Blaze dan Ice duduk di bangku taman, mereka memperhatikan adik kelas mereka, Supra dan Glacier, yang sedang berbicara dengan suara pelan. Pada awalnya percakapan dua orang itu biasa saja, perlahan nada suara mereka mulai terdengar keras.
Ice dan Blaze saling menukar pandangan, penasaran dengan pembicaraan mereka.
Supra akhirnya bicara dengan nada frustasi. "Bang Glacier, kenapa lo biarin Bang Frostfire ngambil uang orang tua kita tanpa izin? Gue tahu lo nggak setuju, tapi lo tetap aja diam."
Glacier terlihat tak nyaman. "Gue udah ngomong sama dia. Frostfire cuma butuh uang buat jalan-jalan kita nanti, dia bilang bakal balikin."
Supra mendengkus kasar. "Tapi ini soal uang, Bang! Dia bahkan nggak nanya dulu. Kalo ketahuan, bisa aja dia dianggap pencuri."
Blaze yang mendengarkan dari dekat, mulai tertarik dengan apa yang terjadi. Dia mencondongkan tubuhnya sedikit ke depan, sementara Ice menyikut abang kembarnya itu, memberi kode agar tetap tenang dan membiarkan mereka berbicara.

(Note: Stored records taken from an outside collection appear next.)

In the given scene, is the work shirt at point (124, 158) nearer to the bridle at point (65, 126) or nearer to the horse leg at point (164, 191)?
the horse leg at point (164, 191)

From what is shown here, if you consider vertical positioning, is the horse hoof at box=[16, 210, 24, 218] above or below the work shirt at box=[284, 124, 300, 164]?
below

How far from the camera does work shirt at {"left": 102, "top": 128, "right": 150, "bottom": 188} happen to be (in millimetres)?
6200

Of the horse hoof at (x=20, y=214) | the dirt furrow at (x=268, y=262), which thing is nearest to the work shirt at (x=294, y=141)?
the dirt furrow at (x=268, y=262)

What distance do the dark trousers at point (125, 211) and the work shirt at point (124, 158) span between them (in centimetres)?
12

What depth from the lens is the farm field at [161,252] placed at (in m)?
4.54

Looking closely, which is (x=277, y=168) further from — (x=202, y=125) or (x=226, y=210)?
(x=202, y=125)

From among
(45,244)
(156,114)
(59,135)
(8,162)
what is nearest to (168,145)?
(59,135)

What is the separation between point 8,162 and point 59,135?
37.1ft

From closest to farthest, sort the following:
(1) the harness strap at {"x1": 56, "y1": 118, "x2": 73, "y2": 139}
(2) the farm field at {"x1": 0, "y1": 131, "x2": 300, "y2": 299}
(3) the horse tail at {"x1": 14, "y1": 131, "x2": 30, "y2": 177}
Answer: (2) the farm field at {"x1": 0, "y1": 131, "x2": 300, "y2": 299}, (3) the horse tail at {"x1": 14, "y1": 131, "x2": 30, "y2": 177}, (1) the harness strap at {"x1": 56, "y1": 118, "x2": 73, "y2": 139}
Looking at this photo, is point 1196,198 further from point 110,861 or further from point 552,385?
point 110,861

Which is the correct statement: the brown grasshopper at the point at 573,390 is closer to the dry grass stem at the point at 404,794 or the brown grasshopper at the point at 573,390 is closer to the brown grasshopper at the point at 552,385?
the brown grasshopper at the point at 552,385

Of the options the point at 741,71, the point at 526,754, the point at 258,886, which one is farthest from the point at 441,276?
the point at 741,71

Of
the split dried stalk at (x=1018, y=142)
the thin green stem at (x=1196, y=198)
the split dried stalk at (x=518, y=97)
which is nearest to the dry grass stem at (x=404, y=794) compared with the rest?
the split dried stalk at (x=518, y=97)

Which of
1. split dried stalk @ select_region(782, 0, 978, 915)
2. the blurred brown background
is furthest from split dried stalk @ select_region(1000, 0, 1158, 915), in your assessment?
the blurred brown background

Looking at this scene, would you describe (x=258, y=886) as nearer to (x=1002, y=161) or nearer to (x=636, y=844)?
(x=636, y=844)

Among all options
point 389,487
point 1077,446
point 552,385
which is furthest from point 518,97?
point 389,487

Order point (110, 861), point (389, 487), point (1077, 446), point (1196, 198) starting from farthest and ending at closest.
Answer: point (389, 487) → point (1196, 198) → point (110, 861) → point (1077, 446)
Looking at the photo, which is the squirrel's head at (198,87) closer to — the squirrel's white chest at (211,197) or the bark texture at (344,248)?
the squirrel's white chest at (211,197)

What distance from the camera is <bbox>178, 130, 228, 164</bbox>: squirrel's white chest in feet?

Glacier menghela napas pelan. "Gue tahu, Supra. Tapi gue percaya sama Frost. Dia selalu bertanggung jawab. Lo nggak perlu terlalu khawatir."
Supra melipat tangan di dadanya. "Jadi lo mau dia terus-terusan ngambil uang tanpa izin cuma karena kita adiknya?"
Blaze akhirnya menyela. "Tunggu dulu. Jadi Frostfire ngambil uang tanpa izin dari orang tua kalian?" Dia menatap Glacier dan Supra bergantian.
Supra menegang mendengar suara Blaze yang tiba-tiba menyela. "Uh ... Iya, Kak. Tapi-"
Blaze memotong ucapan Supra. "Kalau dia bisa begitu sama orangtua sendiri, apa dia nggak bakal ngelakuin hal yang sama ke orang lain? Enteng banget kalian biarin dia kayak gitu."
Glacier mencoba membela Frostfire, meskipun dia tahu ucapan Blaze ada benarnya. "Bang Frost nggak ada niat jahat, Kak Blaze. Dia cuma ... Kadang suka asal bertindak aja."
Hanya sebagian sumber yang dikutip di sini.